(Passage to read begins)

New cost sensitivity index based on cognitive cost cues for an application of the Lens model on physicians' choices

Presenter:

Christine Huttin

Authors:

Christine Huttin

Mon June 5, 2006 9:30-10:45 Room Alumni Lounge

Rational: This paper presents a generalization of the construction of a cost sensitivity index that analyzes the influence of implicit financial and economic information on physicians. The use of an adaptation of the Lens model on physicians’ choices allows describing how such type of cost information could interact with clinical information. It may be controversial to integrate implicit financial or economic information and cognitive knowledge in current measurement of price and cost in health care. However, the application of the Lens model on physicians’ choices from a European pilot study presented at the Brunswik society tended to show that it may capture significant behavioral changes (for up to 1/3 of the sampled physicians in some of the surveyed countries). The use of such information can also increase the explanatory power of current demand models for health care services and current measured effects of out of pocket payment and prices.

Objective: This paper will present the construction of this new type of cost index, based on cost cognitive cues and will discuss how to combine this type of measure with current information on price and cost. Traditional measures used to assess responses of agents to monetary value of goods and services are prices and costs. These prices can be changed in order to take into account psychological effects of a measure on a consumer, but they will still be measured by traditional objective price and cost information collected through official agencies or company surveys. In health care, net price to consumer reflects very poorly the information used by either the patient or his physician.

(Passage to read ends)
(Record excerpts begins)

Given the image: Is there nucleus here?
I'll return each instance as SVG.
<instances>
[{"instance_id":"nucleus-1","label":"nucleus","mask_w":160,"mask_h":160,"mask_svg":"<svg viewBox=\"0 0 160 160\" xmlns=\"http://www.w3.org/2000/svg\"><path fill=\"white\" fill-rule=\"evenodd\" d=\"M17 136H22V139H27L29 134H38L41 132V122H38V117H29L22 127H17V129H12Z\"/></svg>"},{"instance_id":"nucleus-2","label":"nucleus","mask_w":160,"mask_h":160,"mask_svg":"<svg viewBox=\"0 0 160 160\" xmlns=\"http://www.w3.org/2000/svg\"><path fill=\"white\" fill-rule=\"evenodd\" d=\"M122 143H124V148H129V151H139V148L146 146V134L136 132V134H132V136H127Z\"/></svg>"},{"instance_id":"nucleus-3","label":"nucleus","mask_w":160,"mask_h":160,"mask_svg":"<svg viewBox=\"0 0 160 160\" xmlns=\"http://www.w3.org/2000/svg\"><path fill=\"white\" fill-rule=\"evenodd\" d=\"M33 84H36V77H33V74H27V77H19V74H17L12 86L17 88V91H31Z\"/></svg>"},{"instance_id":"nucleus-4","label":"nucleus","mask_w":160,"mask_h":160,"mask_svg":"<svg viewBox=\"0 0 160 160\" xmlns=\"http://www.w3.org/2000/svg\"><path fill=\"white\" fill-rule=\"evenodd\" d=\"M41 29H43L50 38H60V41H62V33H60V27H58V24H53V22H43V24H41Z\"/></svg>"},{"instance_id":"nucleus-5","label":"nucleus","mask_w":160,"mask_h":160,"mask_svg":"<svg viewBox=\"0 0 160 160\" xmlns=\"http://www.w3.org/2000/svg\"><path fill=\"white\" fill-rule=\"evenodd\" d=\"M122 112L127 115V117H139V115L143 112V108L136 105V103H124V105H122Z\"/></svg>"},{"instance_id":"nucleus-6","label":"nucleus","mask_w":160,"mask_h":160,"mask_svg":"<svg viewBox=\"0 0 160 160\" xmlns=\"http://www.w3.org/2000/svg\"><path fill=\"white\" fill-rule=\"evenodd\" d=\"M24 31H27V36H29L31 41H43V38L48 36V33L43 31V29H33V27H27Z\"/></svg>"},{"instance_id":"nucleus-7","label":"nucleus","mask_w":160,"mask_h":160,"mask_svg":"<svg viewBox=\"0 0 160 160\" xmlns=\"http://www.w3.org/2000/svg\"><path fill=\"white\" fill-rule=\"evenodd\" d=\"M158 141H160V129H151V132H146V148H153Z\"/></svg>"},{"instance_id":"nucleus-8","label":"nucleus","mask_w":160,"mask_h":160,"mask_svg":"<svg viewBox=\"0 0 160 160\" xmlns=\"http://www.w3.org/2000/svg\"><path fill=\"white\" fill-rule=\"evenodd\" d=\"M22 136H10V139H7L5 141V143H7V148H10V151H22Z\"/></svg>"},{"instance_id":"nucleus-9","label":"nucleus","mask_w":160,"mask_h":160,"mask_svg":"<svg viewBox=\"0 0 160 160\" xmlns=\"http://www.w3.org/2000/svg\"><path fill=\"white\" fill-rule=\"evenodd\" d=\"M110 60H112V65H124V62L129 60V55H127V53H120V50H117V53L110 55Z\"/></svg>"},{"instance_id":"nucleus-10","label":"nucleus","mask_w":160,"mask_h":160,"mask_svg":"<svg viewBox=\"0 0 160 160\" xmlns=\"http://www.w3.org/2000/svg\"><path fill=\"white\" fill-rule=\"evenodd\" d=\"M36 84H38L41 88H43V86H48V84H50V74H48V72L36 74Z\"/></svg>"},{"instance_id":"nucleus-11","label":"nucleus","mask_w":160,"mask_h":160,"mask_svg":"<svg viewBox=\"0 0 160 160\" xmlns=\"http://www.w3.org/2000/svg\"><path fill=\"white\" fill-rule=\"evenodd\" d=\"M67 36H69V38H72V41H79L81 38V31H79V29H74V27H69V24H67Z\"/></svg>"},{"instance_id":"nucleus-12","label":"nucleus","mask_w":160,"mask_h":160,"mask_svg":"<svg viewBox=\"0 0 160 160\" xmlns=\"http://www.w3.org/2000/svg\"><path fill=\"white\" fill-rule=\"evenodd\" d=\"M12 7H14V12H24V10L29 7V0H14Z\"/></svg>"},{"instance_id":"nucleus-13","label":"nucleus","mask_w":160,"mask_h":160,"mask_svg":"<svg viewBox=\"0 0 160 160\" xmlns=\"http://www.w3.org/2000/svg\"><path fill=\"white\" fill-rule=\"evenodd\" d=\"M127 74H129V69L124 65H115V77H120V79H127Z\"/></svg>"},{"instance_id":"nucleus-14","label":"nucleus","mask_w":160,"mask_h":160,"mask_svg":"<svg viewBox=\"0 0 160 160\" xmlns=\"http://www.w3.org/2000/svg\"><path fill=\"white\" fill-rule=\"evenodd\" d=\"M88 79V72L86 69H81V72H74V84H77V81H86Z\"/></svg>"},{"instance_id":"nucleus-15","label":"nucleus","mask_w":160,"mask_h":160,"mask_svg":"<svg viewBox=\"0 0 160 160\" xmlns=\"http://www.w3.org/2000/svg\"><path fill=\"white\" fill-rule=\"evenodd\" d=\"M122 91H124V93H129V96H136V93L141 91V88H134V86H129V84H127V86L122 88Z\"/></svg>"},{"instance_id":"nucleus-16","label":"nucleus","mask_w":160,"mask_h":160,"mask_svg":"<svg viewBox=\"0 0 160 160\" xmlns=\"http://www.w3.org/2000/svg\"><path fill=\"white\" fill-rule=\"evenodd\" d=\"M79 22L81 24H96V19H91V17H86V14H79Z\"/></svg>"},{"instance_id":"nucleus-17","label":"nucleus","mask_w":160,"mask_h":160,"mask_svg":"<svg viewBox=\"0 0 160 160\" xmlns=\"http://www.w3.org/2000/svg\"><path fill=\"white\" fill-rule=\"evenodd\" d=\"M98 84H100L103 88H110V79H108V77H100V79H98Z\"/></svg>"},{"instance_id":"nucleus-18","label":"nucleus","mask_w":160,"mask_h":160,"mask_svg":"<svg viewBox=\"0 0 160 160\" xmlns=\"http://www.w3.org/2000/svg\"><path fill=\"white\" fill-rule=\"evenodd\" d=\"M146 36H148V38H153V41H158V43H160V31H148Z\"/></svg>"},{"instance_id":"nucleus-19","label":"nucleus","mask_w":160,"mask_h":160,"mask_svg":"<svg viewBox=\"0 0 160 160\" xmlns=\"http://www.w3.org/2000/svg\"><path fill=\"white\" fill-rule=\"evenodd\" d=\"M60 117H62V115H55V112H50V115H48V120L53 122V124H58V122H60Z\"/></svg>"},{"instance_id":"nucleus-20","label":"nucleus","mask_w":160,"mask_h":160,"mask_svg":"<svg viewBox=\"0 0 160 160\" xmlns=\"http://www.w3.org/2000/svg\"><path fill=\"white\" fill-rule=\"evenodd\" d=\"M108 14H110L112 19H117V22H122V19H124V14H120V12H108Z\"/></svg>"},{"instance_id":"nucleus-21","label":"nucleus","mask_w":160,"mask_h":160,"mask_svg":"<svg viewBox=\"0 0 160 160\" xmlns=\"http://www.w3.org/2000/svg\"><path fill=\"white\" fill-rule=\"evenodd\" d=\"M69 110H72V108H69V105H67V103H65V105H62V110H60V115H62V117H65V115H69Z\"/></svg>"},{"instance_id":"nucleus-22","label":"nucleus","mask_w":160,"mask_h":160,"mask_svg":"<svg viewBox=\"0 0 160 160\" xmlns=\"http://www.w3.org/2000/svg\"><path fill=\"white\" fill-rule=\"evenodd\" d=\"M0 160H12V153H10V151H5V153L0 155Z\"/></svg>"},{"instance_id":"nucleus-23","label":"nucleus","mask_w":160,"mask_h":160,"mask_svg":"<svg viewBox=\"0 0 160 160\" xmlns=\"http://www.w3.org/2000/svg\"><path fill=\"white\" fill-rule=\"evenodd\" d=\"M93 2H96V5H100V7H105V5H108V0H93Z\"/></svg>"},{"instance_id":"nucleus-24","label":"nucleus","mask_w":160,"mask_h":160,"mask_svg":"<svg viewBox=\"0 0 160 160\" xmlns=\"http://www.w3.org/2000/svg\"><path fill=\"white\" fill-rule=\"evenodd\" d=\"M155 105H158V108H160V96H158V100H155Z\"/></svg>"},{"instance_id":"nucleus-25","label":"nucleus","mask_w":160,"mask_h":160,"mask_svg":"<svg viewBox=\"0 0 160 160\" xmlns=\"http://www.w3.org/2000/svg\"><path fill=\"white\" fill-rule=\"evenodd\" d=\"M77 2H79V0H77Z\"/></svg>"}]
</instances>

(Record excerpts ends)

## Exercise 1
According to the abstract on the cost sensitivity index, for up to what share of the sampled physicians did the European pilot study suggest significant behavioral changes?
## Exercise 2
Translate this sentence from the abstract on the cost sensitivity index into Spanish: "Traditional measures used to assess responses of agents to monetary value of goods and services are prices and costs."

## Task answer 1
Up to 1/3 of the sampled physicians, in some of the surveyed countries.

## Task answer 2
Las medidas tradicionales utilizadas para evaluar las respuestas de los agentes al valor monetario de los bienes y servicios son los precios y los costos.